■ EXERCISE INSTRUCTIONS
In the data below, the answer is the run of lines from the line containing "United States, site archbold_FL-18." through the line containing "New Zealand, site RKU_CCAMC066.", both included; print it exactly and nothing else.
═════ SUPPLIED INFORMATION
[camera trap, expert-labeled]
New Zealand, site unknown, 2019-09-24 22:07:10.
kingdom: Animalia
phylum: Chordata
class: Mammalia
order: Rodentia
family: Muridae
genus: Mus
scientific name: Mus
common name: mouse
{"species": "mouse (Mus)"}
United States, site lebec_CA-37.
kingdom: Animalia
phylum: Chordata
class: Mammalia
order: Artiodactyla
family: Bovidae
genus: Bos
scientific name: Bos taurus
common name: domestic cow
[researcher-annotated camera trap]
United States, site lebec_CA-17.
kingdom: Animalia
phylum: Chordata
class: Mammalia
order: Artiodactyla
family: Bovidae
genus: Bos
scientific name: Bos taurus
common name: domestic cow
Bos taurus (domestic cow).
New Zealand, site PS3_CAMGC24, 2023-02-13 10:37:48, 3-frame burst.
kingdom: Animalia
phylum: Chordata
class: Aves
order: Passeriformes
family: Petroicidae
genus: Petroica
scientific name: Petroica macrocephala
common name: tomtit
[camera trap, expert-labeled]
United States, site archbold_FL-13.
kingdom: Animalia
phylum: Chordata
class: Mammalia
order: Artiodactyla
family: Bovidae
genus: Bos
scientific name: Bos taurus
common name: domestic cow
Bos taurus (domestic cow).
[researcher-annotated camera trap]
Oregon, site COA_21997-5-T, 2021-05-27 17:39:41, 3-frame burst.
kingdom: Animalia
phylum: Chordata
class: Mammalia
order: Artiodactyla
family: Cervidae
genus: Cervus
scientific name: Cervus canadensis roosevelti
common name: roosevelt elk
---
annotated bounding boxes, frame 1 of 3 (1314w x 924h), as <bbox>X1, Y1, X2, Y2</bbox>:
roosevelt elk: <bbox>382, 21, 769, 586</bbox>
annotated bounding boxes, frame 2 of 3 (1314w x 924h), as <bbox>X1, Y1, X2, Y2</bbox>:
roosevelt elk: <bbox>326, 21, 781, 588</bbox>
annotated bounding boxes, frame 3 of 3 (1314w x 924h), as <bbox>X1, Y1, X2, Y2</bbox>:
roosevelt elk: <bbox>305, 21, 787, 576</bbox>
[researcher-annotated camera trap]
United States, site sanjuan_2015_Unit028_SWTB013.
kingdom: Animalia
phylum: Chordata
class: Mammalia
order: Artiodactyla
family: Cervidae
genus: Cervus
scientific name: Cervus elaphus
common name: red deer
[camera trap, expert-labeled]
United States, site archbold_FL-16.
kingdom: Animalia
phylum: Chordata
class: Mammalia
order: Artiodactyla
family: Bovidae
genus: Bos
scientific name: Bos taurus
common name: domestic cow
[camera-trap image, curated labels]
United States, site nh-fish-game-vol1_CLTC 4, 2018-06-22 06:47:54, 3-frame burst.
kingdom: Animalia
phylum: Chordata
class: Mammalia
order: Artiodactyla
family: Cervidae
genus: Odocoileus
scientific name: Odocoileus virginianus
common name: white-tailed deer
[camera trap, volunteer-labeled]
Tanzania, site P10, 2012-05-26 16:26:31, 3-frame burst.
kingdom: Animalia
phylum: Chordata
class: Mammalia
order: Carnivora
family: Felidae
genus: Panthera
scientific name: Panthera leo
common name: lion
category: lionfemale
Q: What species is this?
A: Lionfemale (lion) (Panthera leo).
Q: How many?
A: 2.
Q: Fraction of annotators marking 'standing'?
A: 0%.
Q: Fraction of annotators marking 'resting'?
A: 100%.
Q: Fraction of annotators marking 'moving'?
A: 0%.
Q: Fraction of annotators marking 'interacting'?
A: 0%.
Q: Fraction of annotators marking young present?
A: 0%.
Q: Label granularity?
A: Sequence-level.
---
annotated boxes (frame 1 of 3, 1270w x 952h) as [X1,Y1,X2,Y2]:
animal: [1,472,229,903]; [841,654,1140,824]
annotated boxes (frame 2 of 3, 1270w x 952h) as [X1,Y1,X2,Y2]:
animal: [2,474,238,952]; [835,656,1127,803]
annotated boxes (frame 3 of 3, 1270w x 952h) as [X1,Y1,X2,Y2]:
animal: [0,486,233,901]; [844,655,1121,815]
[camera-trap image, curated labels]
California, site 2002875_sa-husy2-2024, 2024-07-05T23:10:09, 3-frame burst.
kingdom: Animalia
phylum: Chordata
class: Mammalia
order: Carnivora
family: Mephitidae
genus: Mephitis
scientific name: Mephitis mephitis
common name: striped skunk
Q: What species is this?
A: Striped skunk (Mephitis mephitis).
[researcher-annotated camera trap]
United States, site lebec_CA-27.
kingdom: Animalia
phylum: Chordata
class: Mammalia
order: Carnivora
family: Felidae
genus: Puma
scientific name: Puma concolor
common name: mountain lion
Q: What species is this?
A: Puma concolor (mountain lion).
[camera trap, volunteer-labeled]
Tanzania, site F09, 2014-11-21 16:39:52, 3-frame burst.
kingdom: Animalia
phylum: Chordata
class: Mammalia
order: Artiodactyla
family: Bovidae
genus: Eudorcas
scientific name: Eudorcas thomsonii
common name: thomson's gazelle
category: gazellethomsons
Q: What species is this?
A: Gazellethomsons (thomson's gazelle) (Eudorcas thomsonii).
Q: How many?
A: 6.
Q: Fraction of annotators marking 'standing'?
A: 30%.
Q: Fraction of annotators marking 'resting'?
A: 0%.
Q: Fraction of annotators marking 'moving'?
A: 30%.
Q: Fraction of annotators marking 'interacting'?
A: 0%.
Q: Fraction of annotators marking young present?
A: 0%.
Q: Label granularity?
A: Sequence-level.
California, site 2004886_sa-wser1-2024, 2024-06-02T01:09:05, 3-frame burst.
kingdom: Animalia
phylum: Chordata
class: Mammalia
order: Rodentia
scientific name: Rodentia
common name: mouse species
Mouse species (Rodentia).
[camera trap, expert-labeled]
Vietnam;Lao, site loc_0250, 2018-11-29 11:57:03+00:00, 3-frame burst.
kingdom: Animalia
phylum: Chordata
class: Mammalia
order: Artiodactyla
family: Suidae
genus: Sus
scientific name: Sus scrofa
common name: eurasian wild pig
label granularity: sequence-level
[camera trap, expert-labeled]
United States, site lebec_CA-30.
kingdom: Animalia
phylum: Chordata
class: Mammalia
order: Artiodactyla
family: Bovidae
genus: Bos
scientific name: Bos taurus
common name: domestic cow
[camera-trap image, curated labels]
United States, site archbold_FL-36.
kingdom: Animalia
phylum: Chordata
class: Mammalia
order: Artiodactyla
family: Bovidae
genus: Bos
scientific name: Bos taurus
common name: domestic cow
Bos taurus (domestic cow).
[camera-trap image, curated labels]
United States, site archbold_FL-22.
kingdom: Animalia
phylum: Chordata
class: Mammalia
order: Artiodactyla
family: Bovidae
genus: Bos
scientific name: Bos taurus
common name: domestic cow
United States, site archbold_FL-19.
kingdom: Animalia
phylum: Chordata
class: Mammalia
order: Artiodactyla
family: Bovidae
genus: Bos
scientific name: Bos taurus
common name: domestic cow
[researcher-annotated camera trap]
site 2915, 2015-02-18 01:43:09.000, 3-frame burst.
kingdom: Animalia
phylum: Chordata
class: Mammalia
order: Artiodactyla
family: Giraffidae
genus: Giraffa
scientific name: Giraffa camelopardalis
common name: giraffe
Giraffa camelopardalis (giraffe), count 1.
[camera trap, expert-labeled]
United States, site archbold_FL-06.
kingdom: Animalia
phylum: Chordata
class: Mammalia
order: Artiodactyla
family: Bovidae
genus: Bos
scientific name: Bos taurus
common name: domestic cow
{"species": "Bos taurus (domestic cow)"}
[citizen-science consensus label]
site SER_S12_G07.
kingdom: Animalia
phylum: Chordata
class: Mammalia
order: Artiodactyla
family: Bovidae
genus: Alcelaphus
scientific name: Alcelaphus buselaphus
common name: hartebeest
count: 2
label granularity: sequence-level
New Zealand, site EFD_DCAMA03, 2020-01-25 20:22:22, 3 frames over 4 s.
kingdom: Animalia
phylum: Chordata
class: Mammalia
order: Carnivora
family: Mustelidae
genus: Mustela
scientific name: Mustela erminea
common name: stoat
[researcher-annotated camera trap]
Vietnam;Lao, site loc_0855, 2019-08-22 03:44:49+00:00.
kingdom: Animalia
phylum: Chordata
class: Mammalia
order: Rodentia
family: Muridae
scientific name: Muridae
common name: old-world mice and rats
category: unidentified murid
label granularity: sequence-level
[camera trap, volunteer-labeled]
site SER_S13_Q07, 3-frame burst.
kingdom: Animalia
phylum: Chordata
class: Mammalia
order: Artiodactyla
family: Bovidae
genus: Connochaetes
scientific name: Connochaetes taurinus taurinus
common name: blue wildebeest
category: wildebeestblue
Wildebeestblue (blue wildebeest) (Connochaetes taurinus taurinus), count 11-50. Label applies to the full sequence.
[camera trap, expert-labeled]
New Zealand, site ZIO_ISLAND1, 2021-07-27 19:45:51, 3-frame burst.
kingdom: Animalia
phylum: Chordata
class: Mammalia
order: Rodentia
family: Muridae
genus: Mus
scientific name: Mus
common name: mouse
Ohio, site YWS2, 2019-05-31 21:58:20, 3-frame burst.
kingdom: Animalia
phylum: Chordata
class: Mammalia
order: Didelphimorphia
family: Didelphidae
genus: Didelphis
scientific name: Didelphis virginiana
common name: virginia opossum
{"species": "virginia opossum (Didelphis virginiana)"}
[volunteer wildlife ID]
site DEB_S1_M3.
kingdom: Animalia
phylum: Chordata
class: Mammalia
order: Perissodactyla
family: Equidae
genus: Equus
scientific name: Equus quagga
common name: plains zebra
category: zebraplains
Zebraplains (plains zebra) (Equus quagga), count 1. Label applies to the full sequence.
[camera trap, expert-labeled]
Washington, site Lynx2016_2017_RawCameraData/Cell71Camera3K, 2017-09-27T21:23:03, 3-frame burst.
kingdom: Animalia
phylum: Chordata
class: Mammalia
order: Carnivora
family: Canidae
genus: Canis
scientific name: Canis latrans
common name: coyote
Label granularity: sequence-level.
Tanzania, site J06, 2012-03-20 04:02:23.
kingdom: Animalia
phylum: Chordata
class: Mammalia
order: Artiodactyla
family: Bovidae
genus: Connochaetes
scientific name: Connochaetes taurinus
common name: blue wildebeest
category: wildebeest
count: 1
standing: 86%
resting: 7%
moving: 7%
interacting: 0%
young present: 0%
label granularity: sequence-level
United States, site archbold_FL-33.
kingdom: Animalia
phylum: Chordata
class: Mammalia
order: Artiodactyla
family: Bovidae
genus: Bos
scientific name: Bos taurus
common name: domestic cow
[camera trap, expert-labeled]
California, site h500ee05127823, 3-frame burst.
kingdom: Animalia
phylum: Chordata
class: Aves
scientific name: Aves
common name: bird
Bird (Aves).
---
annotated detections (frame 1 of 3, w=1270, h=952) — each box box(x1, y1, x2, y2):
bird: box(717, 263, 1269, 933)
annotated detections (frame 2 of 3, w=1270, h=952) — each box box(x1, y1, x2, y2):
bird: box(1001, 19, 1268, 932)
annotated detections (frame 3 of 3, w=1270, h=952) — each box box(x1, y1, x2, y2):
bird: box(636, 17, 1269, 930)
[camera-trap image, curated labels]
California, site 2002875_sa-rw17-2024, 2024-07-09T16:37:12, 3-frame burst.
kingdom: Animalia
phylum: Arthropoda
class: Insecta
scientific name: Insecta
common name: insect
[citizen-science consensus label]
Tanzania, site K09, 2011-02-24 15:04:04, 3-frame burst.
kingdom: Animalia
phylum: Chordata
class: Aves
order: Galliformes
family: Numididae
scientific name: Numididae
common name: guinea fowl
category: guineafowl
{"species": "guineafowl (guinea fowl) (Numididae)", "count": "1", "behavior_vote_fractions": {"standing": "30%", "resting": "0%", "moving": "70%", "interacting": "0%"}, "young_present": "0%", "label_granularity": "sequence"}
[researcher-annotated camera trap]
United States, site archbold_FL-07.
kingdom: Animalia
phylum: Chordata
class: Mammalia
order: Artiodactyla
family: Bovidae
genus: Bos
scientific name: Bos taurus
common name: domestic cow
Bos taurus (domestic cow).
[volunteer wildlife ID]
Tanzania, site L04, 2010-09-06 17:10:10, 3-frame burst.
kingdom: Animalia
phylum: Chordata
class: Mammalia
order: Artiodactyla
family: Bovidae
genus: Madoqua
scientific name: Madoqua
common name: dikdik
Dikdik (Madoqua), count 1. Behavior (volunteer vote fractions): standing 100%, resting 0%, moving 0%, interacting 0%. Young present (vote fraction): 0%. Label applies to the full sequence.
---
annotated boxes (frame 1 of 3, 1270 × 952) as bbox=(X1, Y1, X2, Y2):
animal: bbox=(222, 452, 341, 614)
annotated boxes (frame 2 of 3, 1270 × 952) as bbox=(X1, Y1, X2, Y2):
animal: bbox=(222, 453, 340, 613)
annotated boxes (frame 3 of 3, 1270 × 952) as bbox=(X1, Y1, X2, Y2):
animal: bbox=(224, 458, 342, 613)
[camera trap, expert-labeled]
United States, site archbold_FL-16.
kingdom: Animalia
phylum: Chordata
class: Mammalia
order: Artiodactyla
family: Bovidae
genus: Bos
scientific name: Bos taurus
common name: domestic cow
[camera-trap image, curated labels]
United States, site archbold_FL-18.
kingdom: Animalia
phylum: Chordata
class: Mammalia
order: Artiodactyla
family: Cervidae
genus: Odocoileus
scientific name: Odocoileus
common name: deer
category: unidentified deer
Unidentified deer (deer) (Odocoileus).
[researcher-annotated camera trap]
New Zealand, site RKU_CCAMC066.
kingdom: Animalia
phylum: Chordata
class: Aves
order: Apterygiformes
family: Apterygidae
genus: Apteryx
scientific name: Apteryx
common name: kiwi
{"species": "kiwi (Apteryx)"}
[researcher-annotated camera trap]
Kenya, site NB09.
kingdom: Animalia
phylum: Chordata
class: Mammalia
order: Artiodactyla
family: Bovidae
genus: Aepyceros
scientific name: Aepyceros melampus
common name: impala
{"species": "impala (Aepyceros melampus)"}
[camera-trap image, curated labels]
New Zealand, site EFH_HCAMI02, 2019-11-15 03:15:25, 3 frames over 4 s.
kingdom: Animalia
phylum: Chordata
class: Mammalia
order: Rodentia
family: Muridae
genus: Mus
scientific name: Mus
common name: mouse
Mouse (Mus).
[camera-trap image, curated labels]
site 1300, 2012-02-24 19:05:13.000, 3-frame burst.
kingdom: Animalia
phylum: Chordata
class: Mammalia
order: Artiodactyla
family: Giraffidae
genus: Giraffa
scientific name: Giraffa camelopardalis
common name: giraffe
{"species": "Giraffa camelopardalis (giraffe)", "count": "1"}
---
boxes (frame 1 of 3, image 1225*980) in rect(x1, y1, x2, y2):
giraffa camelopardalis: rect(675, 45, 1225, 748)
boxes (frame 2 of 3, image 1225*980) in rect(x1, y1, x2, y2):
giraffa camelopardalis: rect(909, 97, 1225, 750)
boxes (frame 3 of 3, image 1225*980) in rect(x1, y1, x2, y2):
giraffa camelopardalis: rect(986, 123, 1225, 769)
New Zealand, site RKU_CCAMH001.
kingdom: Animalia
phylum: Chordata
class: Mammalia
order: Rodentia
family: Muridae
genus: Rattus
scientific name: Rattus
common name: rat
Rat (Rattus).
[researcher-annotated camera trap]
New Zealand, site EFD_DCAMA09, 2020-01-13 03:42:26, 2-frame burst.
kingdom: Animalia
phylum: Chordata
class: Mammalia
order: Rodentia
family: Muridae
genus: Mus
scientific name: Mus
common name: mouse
══════════
■ REPLY TO THE EXERCISE
United States, site archbold_FL-18.
kingdom: Animalia
phylum: Chordata
class: Mammalia
order: Artiodactyla
family: Cervidae
genus: Odocoileus
scientific name: Odocoileus
common name: deer
category: unidentified deer
Unidentified deer (deer) (Odocoileus).
[researcher-annotated camera trap]
New Zealand, site RKU_CCAMC066.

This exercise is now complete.